### EXTRAHIERTER TEXT
Und jetzt ist diese Rüstung nach 468 Jahren nach Köthen zurückgekehrt und wird ab dem 13. Juni in einer Ausstellung gezeigt, die die Köthen Kultur und Marketing GmbH derzeit aufbaut und die sich unter dem Arbeitstitel „Personen der Köthener Stadtgeschichte“ mit verschiedenen Aspekten der 900-jährigen Geschichte Köthen befasst.
Und Wolfgangs Prunkharnisch wird dabei die größte museale Attraktion sein. Normalerweise befindet sich das seltene Stück in der Rüstkammer der Staatlichen Kunstsammlungen in Dresden. Aber KKM-Chef Michael Schuster hatte die Idee, den Harnisch für die Ausstellung auszuleihen - „und dagegen hatte man in Dresden nichts“, wie Schuster sagte, als der Harnisch in der Vitrine aufgebaut war, die für die nächsten Monate sein Platz sein wird.
Die Bedeutung des Stückes („Wir sind in Ehrfurcht erstarrt“ - Museumsmitarbeiter Jan W. Howard) wird auch durch den Aufwand deutlich, der mit Transport und Aufbau betrieben wurde. Denn der Riefelharnisch - so die offizielle Bezeichnung - kam nicht im Stück nach Köthen, sondern in etwa 40 Einzelteilen, die von den sächsischen Fachleuten vor dem Zusammenbau noch einmal minuziös auf eventuelle Beschädigungen untersucht wurden. Kein Wunder bei einem so kostbaren Stück.

### AUFGABE
Geben Sie den Text über die Rüstung ab „Die Bedeutung des“ und weiter bis einschließlich „so kostbaren Stück.“ erneut wieder. Tauschen Sie dabei „Riefelharnisch“ gegen „Prunkharnisch“ aus.

### VORLIEGENDE EINTRÄGE

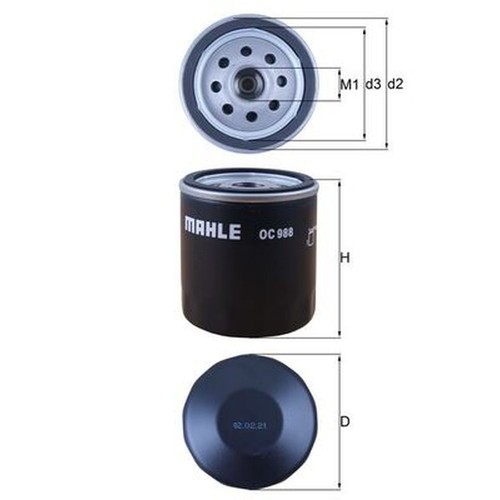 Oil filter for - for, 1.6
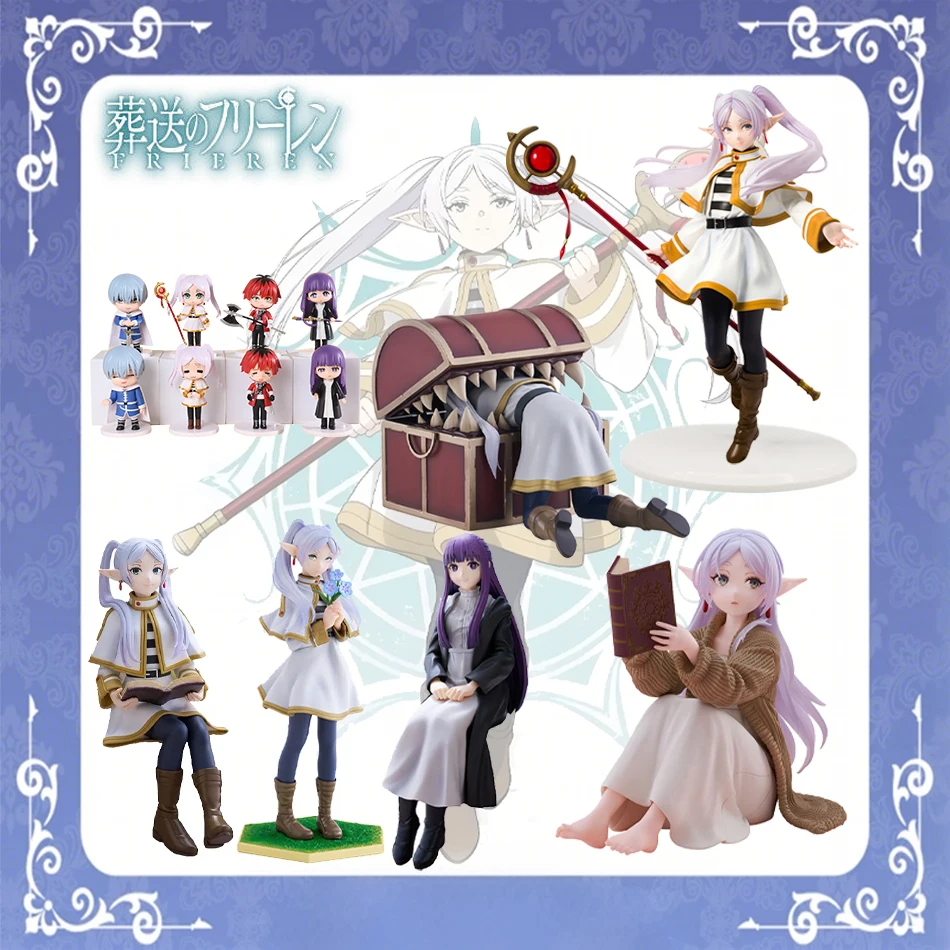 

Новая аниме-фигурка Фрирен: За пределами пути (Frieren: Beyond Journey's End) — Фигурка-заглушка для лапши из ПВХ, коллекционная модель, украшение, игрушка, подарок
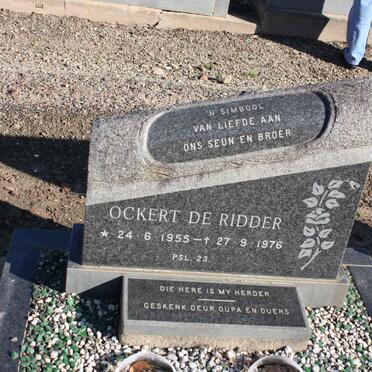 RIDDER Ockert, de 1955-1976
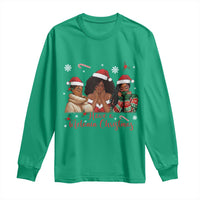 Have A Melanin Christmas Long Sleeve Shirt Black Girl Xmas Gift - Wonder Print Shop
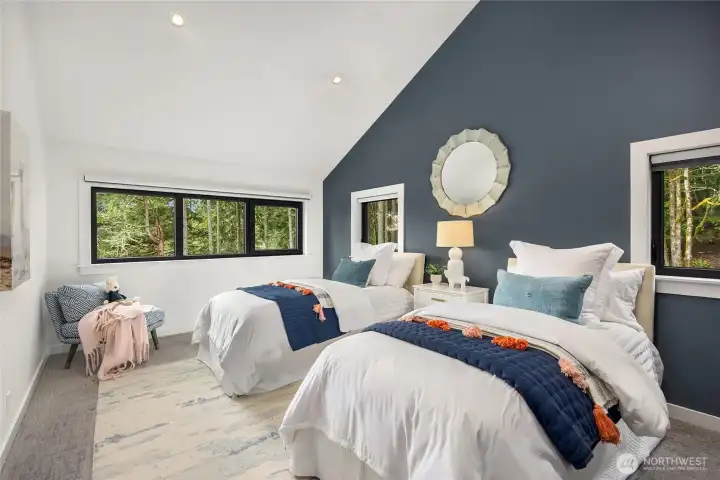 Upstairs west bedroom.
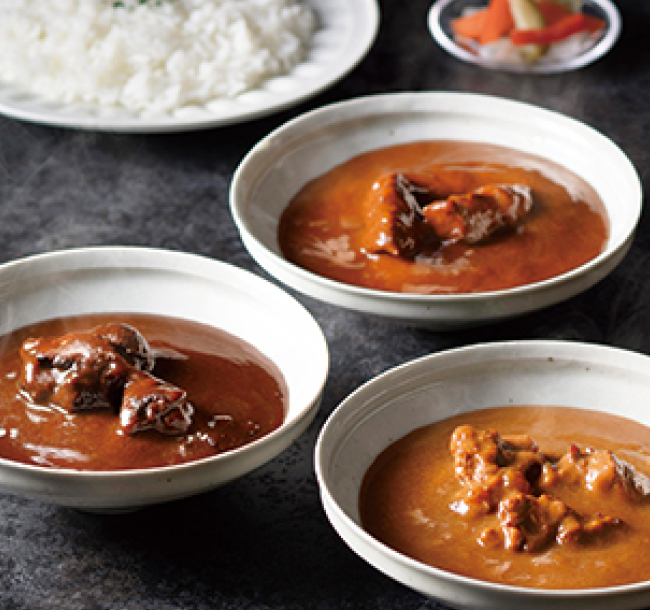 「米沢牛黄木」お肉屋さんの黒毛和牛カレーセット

==

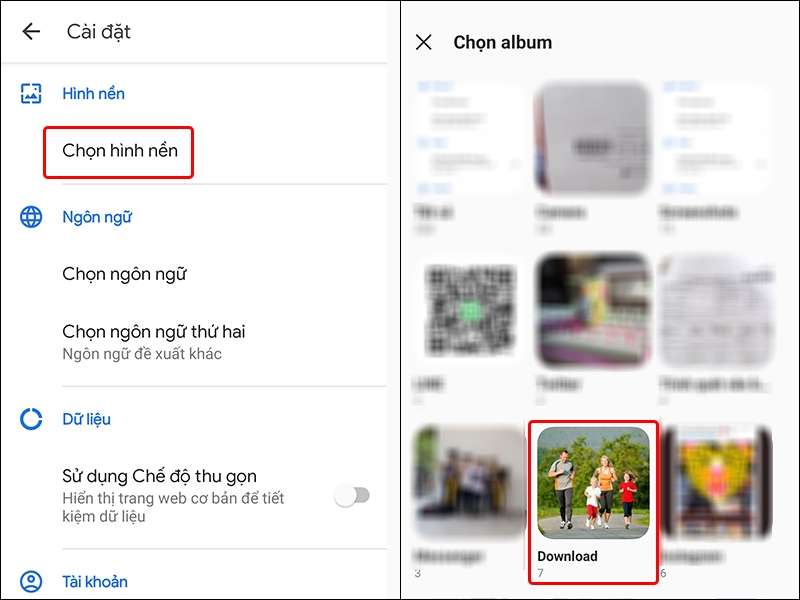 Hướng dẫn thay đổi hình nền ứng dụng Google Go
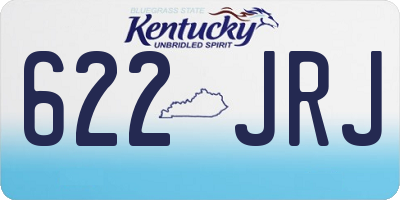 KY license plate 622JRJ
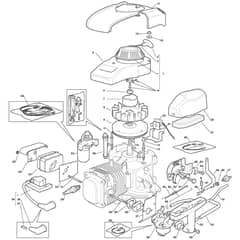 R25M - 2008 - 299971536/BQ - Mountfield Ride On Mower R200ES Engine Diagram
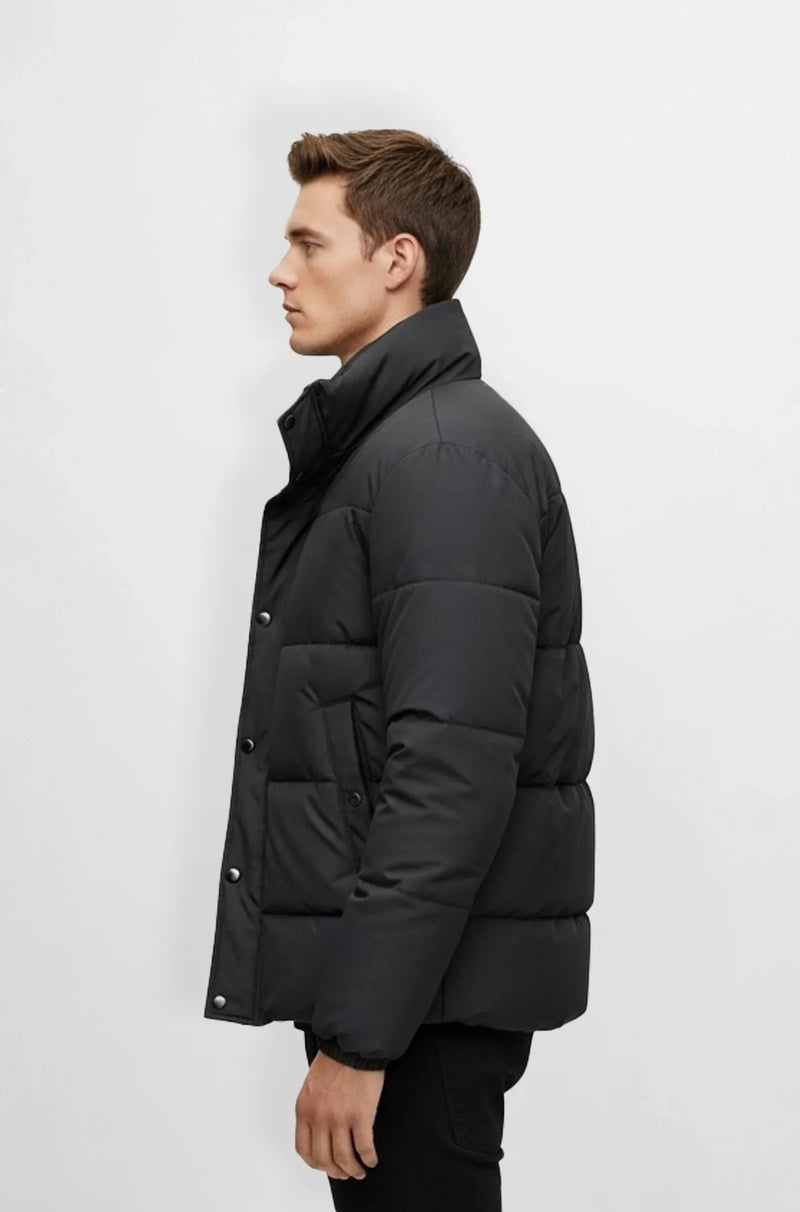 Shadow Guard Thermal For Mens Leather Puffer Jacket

--

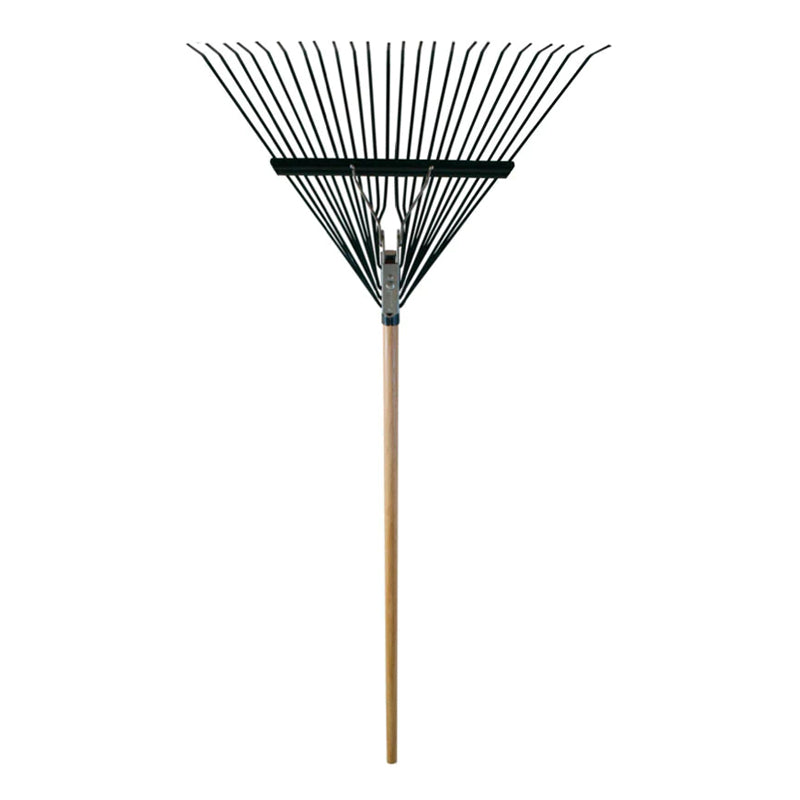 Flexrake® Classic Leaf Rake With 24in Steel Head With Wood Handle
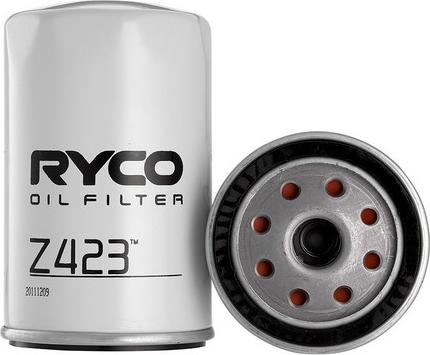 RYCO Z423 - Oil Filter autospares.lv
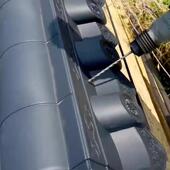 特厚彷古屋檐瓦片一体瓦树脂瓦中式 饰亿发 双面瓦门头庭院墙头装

### LÖSUNG
Die Bedeutung des Stückes („Wir sind in Ehrfurcht erstarrt“ - Museumsmitarbeiter Jan W. Howard) wird auch durch den Aufwand deutlich, der mit Transport und Aufbau betrieben wurde. Denn der Prunkharnisch - so die offizielle Bezeichnung - kam nicht im Stück nach Köthen, sondern in etwa 40 Einzelteilen, die von den sächsischen Fachleuten vor dem Zusammenbau noch einmal minuziös auf eventuelle Beschädigungen untersucht wurden. Kein Wunder bei einem so kostbaren Stück.